Former Nazi Guard Expected to Break Silence at German Trial

Reinhold Hanning
REUTERS/BERND THISSEN/POOL

A 94-year-old former Auschwitz guard on trial in Germany over accusations that he was an accessory to the murder of at least 170,000 people is on Friday expected to have a statement read out by his lawyers in court.

Holocaust survivors, who detailed their horrific experience at the trial which opened in February, have pleaded with Reinhold Hanning (pictured) to break his silence.

Hanning showed no emotion on the second day of his trial on Feb. 12 as three survivors spoke of the smell of burnt bodies and piles of corpses at Nazi Germany’s Auschwitz death camp.

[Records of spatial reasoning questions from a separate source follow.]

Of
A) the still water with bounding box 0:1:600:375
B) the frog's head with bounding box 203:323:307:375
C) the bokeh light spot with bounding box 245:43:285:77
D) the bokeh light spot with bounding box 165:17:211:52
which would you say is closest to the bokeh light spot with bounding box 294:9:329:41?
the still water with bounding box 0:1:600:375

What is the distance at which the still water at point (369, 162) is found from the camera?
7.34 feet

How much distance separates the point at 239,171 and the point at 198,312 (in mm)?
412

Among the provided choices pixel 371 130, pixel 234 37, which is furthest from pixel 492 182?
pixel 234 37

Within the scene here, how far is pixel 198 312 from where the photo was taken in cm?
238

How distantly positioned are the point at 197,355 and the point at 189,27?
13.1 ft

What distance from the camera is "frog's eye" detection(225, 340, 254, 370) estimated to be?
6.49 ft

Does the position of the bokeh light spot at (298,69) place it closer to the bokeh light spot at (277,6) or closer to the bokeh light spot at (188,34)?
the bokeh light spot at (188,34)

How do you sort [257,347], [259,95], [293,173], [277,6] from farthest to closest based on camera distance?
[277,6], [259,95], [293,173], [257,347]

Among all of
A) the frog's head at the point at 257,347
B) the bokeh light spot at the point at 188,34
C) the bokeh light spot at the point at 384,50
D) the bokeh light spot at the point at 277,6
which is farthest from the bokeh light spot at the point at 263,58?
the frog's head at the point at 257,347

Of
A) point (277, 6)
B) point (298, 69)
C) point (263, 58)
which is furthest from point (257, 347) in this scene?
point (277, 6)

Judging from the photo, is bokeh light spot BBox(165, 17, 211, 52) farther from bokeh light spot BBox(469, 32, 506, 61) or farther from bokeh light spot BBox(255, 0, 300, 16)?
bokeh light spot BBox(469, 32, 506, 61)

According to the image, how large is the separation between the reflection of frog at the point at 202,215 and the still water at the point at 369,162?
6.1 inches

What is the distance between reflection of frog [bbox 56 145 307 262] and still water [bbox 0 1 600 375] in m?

He was heard only once in court in the western town of Detmold when asked how he was doing by judge Anke Grudda.

“Fine,” he replied.

Accused by the prosecutor’s office in Dortmund as well as by 40 joint plaintiffs from Hungary, Israel, Canada, Britain, the United States and Germany, Hanning is said to have joined the SS forces voluntarily at the age of 18 in 1940.

Although Hanning was not directly involved in any killings at the camp, prosecutors accuse him of facilitating the slaughter in his capacity as a guard at the camp where 1.2 million people, most of them Jews, were killed.

More than a dozen people have testified in the trial and a verdict is expected on May 27.

A precedent for such charges was set in 2011, when death camp guard Ivan Demjanjuk was convicted.

Germany is holding what are likely to be its last trials linked to the Holocaust, in which more than six million people, mostly Jews, were killed by the Nazis.

In addition to Hanning, one other man and one woman in their 90s are accused of being accessories to the murder of hundreds of thousands of people at Auschwitz in Nazi-occupied Poland.

A third man who was a member of the Nazi SS guard team at Auschwitz died at the age of 93 this month, days before his trial was due to start.